Stored items from a collection
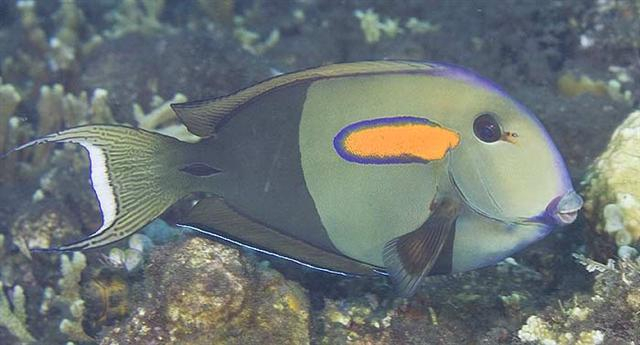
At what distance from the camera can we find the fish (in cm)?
242

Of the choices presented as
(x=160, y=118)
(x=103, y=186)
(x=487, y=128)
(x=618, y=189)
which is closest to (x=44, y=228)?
(x=160, y=118)

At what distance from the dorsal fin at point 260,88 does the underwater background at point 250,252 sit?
493mm

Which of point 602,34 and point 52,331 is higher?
point 602,34

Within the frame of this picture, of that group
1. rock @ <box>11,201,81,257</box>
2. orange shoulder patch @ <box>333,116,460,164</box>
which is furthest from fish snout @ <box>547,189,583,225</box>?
rock @ <box>11,201,81,257</box>

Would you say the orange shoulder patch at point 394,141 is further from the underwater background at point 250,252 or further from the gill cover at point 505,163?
the underwater background at point 250,252

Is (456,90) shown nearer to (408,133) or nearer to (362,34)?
(408,133)

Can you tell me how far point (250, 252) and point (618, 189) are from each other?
1.80 meters

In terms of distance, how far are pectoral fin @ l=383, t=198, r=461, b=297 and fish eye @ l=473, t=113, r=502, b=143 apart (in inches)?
10.3

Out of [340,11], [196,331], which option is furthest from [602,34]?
[196,331]

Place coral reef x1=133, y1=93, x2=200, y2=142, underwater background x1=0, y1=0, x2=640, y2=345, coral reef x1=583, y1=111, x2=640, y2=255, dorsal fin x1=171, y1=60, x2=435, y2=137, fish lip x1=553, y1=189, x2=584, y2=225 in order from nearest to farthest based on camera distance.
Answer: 1. fish lip x1=553, y1=189, x2=584, y2=225
2. dorsal fin x1=171, y1=60, x2=435, y2=137
3. underwater background x1=0, y1=0, x2=640, y2=345
4. coral reef x1=583, y1=111, x2=640, y2=255
5. coral reef x1=133, y1=93, x2=200, y2=142

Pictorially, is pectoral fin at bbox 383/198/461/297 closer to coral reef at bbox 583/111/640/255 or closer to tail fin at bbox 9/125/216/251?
tail fin at bbox 9/125/216/251

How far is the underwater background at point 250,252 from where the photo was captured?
106 inches

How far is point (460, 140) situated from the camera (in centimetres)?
245

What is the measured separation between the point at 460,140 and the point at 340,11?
→ 5065 millimetres
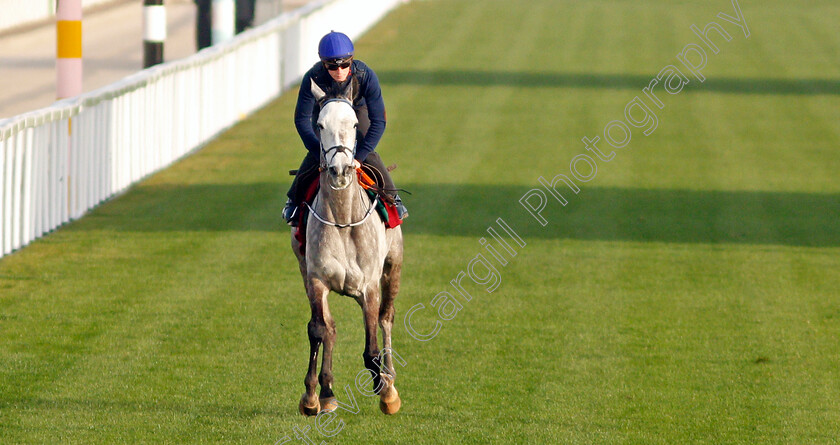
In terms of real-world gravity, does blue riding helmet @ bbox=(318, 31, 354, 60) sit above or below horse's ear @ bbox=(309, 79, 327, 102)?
above

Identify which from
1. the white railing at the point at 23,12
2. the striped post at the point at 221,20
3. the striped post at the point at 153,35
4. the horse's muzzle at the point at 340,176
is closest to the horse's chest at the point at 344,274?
the horse's muzzle at the point at 340,176

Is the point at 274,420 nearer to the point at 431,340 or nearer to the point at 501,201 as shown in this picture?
the point at 431,340

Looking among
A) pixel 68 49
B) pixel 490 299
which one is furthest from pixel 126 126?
pixel 490 299

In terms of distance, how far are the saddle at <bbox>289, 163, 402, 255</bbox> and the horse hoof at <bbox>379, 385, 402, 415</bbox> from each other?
1.15 metres

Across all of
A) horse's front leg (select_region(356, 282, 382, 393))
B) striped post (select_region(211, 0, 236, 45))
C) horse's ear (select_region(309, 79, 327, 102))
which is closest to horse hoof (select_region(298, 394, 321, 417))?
horse's front leg (select_region(356, 282, 382, 393))

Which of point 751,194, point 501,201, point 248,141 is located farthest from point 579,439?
point 248,141

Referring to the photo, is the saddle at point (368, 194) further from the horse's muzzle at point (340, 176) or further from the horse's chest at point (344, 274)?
the horse's muzzle at point (340, 176)

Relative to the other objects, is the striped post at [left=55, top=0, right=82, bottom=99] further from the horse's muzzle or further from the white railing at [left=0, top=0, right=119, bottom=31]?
the white railing at [left=0, top=0, right=119, bottom=31]

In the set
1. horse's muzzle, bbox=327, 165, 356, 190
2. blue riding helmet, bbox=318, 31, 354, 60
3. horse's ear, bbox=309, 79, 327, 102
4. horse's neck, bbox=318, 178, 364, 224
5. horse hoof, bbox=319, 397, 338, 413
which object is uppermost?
blue riding helmet, bbox=318, 31, 354, 60

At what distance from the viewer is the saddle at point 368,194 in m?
8.44

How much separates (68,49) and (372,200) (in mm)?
9137

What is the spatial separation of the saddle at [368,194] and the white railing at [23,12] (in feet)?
115

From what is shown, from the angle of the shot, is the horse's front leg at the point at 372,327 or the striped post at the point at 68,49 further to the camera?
the striped post at the point at 68,49

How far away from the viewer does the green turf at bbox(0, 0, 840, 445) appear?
8.44 metres
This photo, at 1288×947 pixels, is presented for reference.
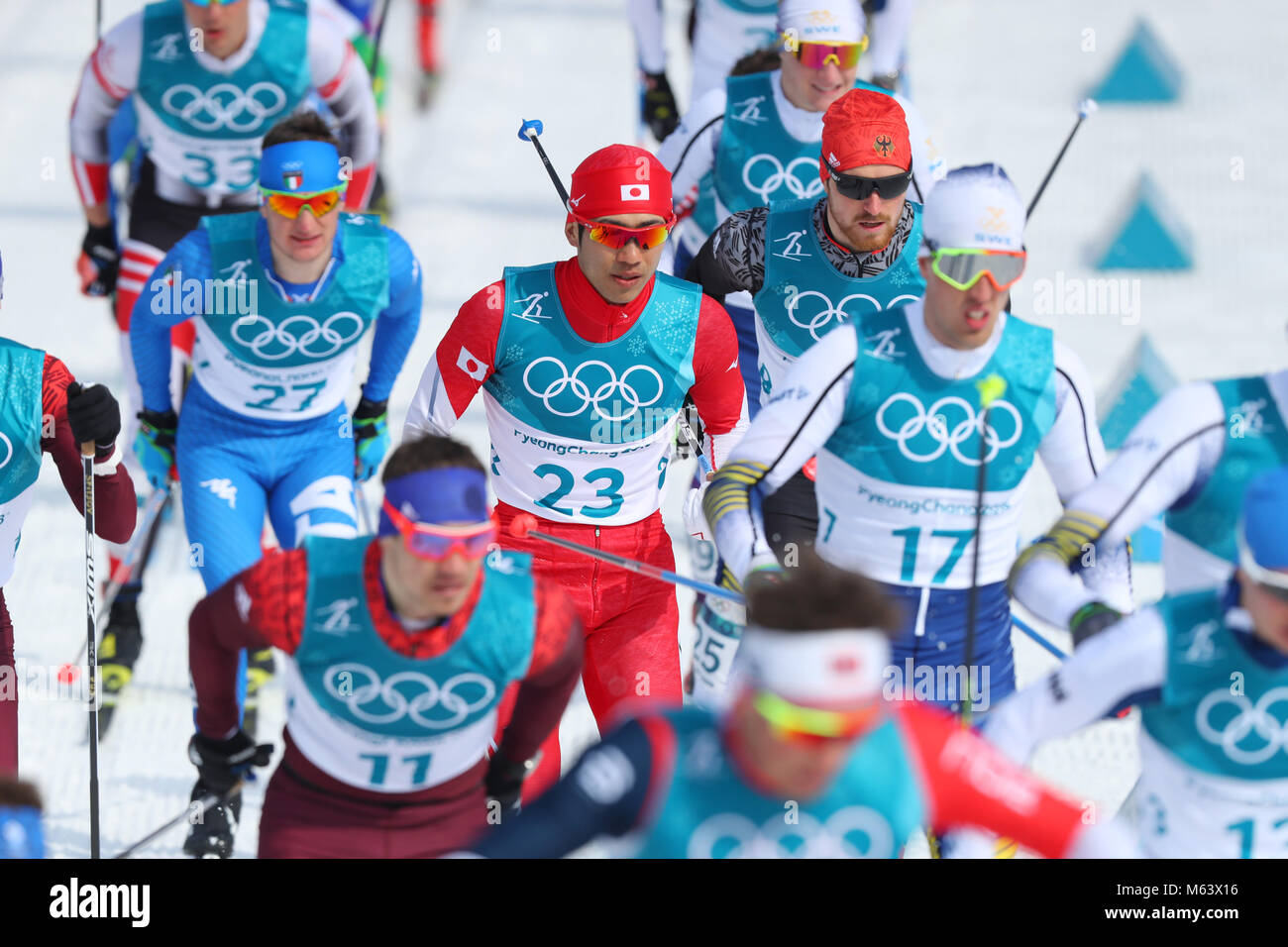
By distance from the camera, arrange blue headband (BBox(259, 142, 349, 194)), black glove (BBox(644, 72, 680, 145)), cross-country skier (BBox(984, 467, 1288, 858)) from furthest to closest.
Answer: black glove (BBox(644, 72, 680, 145)) < blue headband (BBox(259, 142, 349, 194)) < cross-country skier (BBox(984, 467, 1288, 858))

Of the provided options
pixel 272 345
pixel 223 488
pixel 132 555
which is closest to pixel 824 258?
pixel 272 345

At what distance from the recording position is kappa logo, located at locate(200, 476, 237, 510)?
21.3ft

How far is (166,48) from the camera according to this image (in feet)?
26.7

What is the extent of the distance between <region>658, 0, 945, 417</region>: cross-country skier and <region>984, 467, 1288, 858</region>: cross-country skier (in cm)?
310

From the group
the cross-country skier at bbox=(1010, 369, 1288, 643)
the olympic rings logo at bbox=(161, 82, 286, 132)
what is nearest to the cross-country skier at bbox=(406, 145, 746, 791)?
the cross-country skier at bbox=(1010, 369, 1288, 643)

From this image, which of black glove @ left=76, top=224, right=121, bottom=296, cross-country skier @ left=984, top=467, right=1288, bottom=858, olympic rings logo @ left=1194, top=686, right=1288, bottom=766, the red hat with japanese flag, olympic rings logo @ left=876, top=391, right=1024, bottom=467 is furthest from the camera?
black glove @ left=76, top=224, right=121, bottom=296

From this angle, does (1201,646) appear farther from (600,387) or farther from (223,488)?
(223,488)

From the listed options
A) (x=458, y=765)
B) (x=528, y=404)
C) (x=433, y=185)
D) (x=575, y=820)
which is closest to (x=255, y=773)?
(x=528, y=404)

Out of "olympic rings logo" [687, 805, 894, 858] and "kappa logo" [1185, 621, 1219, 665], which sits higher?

*What the exercise asks*
Swap "pectoral fin" for "side fin" everywhere in the listing above and reproduce the rest of it unchanged. Leave the pictures out of your answer.

*Expected answer*
At what distance from the camera can we find the fish (in cm)?
242

Of the choices presented as
(x=160, y=118)
(x=103, y=186)
(x=487, y=128)
(x=618, y=189)
which is closest to (x=44, y=228)?
(x=160, y=118)

At what distance from the dorsal fin at point 260,88 does the underwater background at point 250,252 sit?
493mm

Which of point 602,34 and point 52,331 is higher?
point 602,34

Within the frame of this picture, of that group
1. rock @ <box>11,201,81,257</box>
2. orange shoulder patch @ <box>333,116,460,164</box>
which is furthest from fish snout @ <box>547,189,583,225</box>?
rock @ <box>11,201,81,257</box>

Would you say the orange shoulder patch at point 394,141 is further from the underwater background at point 250,252 or further from the gill cover at point 505,163?
the underwater background at point 250,252

Is (456,90) shown nearer to (408,133) or nearer to (362,34)?
(408,133)

Can you tell me how far point (250, 252) and point (618, 189) are from each other?
1.80 meters

In terms of distance, how far are side fin @ l=383, t=198, r=461, b=297 and fish eye @ l=473, t=113, r=502, b=143 apart (in inches)?
10.3

Out of [340,11], [196,331], which option is furthest from [602,34]?
[196,331]

Place coral reef x1=133, y1=93, x2=200, y2=142, underwater background x1=0, y1=0, x2=640, y2=345, coral reef x1=583, y1=111, x2=640, y2=255, dorsal fin x1=171, y1=60, x2=435, y2=137, fish lip x1=553, y1=189, x2=584, y2=225 in order from nearest to farthest based on camera distance.
Answer: 1. fish lip x1=553, y1=189, x2=584, y2=225
2. dorsal fin x1=171, y1=60, x2=435, y2=137
3. underwater background x1=0, y1=0, x2=640, y2=345
4. coral reef x1=583, y1=111, x2=640, y2=255
5. coral reef x1=133, y1=93, x2=200, y2=142

Pictorially, is side fin at bbox 383/198/461/297 closer to coral reef at bbox 583/111/640/255 or closer to tail fin at bbox 9/125/216/251?
tail fin at bbox 9/125/216/251

How far is the underwater background at point 250,252 from where the photo was captured?
106 inches

How far is point (460, 140) situated from the camera (in centimetres)?
245

What is the measured separation between the point at 460,140 and the point at 340,11?
→ 5065 millimetres
In terms of real-world gravity, does blue riding helmet @ bbox=(318, 31, 354, 60) sit above or below horse's ear @ bbox=(309, 79, 327, 102)?
above

Identify which from
1. the white railing at the point at 23,12
2. the striped post at the point at 221,20
3. the striped post at the point at 153,35
4. the horse's muzzle at the point at 340,176
is closest to the horse's chest at the point at 344,274?
the horse's muzzle at the point at 340,176

Is the point at 274,420 nearer to the point at 431,340 or nearer to the point at 501,201 as shown in this picture?
the point at 431,340

Looking among
A) pixel 68 49
B) pixel 490 299
which one is furthest from pixel 126 126?
pixel 490 299

In terms of distance, how far are the saddle at <bbox>289, 163, 402, 255</bbox> and the horse hoof at <bbox>379, 385, 402, 415</bbox> from each other?
1.15 metres

Across all of
A) horse's front leg (select_region(356, 282, 382, 393))
B) striped post (select_region(211, 0, 236, 45))
C) horse's ear (select_region(309, 79, 327, 102))
which is closest to horse hoof (select_region(298, 394, 321, 417))?
horse's front leg (select_region(356, 282, 382, 393))

Which of point 751,194, point 501,201, point 248,141 is located farthest from point 579,439?
point 248,141

Referring to the photo, is the saddle at point (368, 194) further from the horse's muzzle at point (340, 176) or further from the horse's chest at point (344, 274)?
the horse's muzzle at point (340, 176)

Relative to the other objects, is the striped post at [left=55, top=0, right=82, bottom=99] further from the horse's muzzle or further from the white railing at [left=0, top=0, right=119, bottom=31]?
the white railing at [left=0, top=0, right=119, bottom=31]

In the set
1. horse's muzzle, bbox=327, 165, 356, 190
2. blue riding helmet, bbox=318, 31, 354, 60
3. horse's ear, bbox=309, 79, 327, 102
4. horse's neck, bbox=318, 178, 364, 224
5. horse hoof, bbox=319, 397, 338, 413
which object is uppermost?
blue riding helmet, bbox=318, 31, 354, 60

At what distance from the viewer is the saddle at point 368,194 in m?
8.44

How much separates (68,49) and (372,200) (in mm)?
9137

What is the spatial separation of the saddle at [368,194] and the white railing at [23,12] (in feet)?
115

From what is shown, from the angle of the shot, is the horse's front leg at the point at 372,327 or the striped post at the point at 68,49 further to the camera?
the striped post at the point at 68,49

How far away from the viewer does the green turf at bbox(0, 0, 840, 445) appear?
8.44 metres
This photo, at 1288×947 pixels, is presented for reference.
By distance from the camera, arrange blue headband (BBox(259, 142, 349, 194)), black glove (BBox(644, 72, 680, 145)), cross-country skier (BBox(984, 467, 1288, 858)) from furthest to closest.
Answer: black glove (BBox(644, 72, 680, 145)) < blue headband (BBox(259, 142, 349, 194)) < cross-country skier (BBox(984, 467, 1288, 858))

Of the provided options
pixel 272 345
pixel 223 488
pixel 132 555
which is closest to pixel 824 258?
pixel 272 345

At what distance from the recording position is kappa logo, located at locate(200, 476, 237, 510)?
21.3ft

How far is (166,48) from the camera according to this image (in feet)?
26.7

What is the extent of the distance between <region>658, 0, 945, 417</region>: cross-country skier and <region>984, 467, 1288, 858</region>: cross-country skier (in cm)?
310

From the group
the cross-country skier at bbox=(1010, 369, 1288, 643)
the olympic rings logo at bbox=(161, 82, 286, 132)
what is nearest to the cross-country skier at bbox=(406, 145, 746, 791)?
the cross-country skier at bbox=(1010, 369, 1288, 643)

From this image, which of black glove @ left=76, top=224, right=121, bottom=296, cross-country skier @ left=984, top=467, right=1288, bottom=858, olympic rings logo @ left=1194, top=686, right=1288, bottom=766, the red hat with japanese flag, olympic rings logo @ left=876, top=391, right=1024, bottom=467 is furthest from the camera?
black glove @ left=76, top=224, right=121, bottom=296

From this angle, does (1201,646) appear farther from (600,387) or farther from (223,488)?
(223,488)

From the listed options
A) (x=458, y=765)
B) (x=528, y=404)
C) (x=433, y=185)
D) (x=575, y=820)
which is closest to (x=255, y=773)?
(x=528, y=404)

Out of "olympic rings logo" [687, 805, 894, 858] and "kappa logo" [1185, 621, 1219, 665], which sits higher?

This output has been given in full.